Bagelen pada tahun 1830 merupakan karesidenan baru yang dibentuk pemerintah kolonial
Hindia-Belanda. Wilayah ini adalah bekas milik Kasunanan Surakarta dan Kesultanan
Yogyakarta yang jatuh ke tangan Belanda melalui perjanjian antara sunan dan sultan pada
tanggal 22 Juni 1830, yaitu setelah berakhirnya Perang Diponegoro 28 Maret 1830. Memang
benar kalau pembagian wilayah Mataram dikatakan secara konseptual mengikuti pola
lingkaran-lingkaran konsentris, terutama jika dilihat dari segi administrasi kerajaan. Bagelen
ternyata merupakan salah satu wilayah yang memiliki cara pembagian wilayah menurut konsep
mancapat yaitu suatu konsep yang menggambarkan adanya kerukunan antara sebuah desa
dengan keempat desa yang masing-masing terletak kira-kira di keempat penjuru mata angin.
Sampai pada tahun 1950-an di daerah Bagelen asih ditemukan adanya kesatuan-kesatuan
administrasi terdiri dari lima desa yang disebut glondongan.
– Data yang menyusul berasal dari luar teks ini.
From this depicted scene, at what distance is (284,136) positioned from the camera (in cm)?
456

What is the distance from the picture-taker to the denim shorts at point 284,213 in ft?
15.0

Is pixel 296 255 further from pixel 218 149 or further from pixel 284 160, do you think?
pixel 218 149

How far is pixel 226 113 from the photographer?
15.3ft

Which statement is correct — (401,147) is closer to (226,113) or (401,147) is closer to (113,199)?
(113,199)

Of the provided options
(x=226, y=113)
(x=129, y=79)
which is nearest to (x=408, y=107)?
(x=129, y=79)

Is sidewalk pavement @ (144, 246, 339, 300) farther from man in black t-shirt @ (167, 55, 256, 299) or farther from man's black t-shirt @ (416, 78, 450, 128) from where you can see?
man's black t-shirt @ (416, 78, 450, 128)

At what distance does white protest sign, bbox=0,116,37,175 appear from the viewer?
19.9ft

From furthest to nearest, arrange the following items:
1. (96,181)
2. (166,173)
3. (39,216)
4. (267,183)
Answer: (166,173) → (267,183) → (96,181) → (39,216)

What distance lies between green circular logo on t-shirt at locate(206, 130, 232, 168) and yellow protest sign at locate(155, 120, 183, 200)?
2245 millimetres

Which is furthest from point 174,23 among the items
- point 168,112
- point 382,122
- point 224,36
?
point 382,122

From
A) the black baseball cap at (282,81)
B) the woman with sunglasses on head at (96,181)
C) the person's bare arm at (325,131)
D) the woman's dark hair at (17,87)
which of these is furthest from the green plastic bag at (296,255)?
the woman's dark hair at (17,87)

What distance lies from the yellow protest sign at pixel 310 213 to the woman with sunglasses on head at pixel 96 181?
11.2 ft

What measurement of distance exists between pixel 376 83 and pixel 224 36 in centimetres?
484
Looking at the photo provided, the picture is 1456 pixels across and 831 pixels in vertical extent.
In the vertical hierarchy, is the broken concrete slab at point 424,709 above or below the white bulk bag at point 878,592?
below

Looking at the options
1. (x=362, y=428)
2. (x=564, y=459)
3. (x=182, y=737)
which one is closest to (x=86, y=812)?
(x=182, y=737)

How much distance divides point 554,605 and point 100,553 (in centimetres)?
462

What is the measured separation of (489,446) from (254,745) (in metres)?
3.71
Masyarakat Desa di Bagelen

Sebagai wilayah negaragung. Bagelen banyak berisi tanah jabatan atau lungguh para kerajaan
yang tinggal di dalam negara. Orang tidak mungkin mudah memandang masyarakat Bagelen
pra kolonial sebagai masyarakat yang terintegrasi di bawah satu pemerintahan yang mencakup
seluruh Bagelen. Itu karena dua hal yaitu, pertama karena ada dua kekuasaan raja yang
menjangkau daerah Bagelen. Kedua karena wilayah kekuasaan kedua raja itu tergelar berselang
seling seperti mosaik. Keitga adalah karena para itu telah mendelegasikan kekuasaannya ke
Bagelen lebih dari satu orang dan dalam keadaan yang terpecah-pecah. Menurut Kollman,
masyarakat desa Bagelen, jika para kepala desa tidak disertakan, maka terbagi ke dalam
lapisan-lapisan seperti tercantum di bawah ini:

1. Kuli baku, yaitu orang yang memiliki pekarangan dan sawah, dan wajib kerja penuh
untuk penguasa tanah diatasnya (para kepala).
2. Lindung, adalah orang yang punya rumah dan pekarangan tanpa tanah garapan.
3. Pondok atau numpang, yaitu orang yang tidak punya bagian di sawah dan tidak punya
pekarangan sendiri. Biasanya mereka tinggal pada kuli baku dan hanya wajib kerja bagi
kerja umum.
4. Rayat, adalah orang yang tinggal pada kuli baku dan diberi makan oleh kuli baku.
Mereka ini mendukung kekuatan kuli baku.

BAB 4

RINGKASAN DAN PENUTUP

Jika seluruh bab di muka diperhatikan, maka akan tampak bahwa dalam diskripsi ini secara
khusus dijelaskan alam pikiran orang Jawa mengenai tata masyarakatnya. Disitu digambarkan
secara lebih terperinci bahwa orang Jawa sendiri melihat masyarakatnya memiliki keteraturan-
keteraturan yang berstruktur. Kemudian juga dijelaskan dalam bab-bab itu mengenai dinamika
atau tradisi yang ada di dalam struktur masyarakat Jawa. Dari penjelasan yang sudah diberikan,
ada beberapa kesimpulan yang dapat ditarik. Pertama bisa dikatakan bahwa ada keteraturan
yang tercermin di dalam berbagai tradisi masyarakat Jawa, baik dalam lingkup kerajaan
maupun lingkup pedesaan. Kesimpulan kedua adalah bahwa meskipun model itu mungkin saja
bukan hal yang khas ada pada masyarakat Jawa, model itu mampu menjelaskan dinamika
masyarakat Jawa yang cukup kompleks. Kesimpulan ketiga adalah bahwa struktur masyarakat
Jawa tidak dapat disamakan dengan struktur masyarakat Jawa tidak dapat disamakan dengan
struktur masyarakat kasta ataupun dengan masyarakat kelas. Akhirnya sebagai suatu catatan
perlu ditambahkan di sini bahwa dalam studi mengenai struktur masyarakat Jawa perlu
diperhatikan adanya proses-proses dinamika yang ada di dalamnya.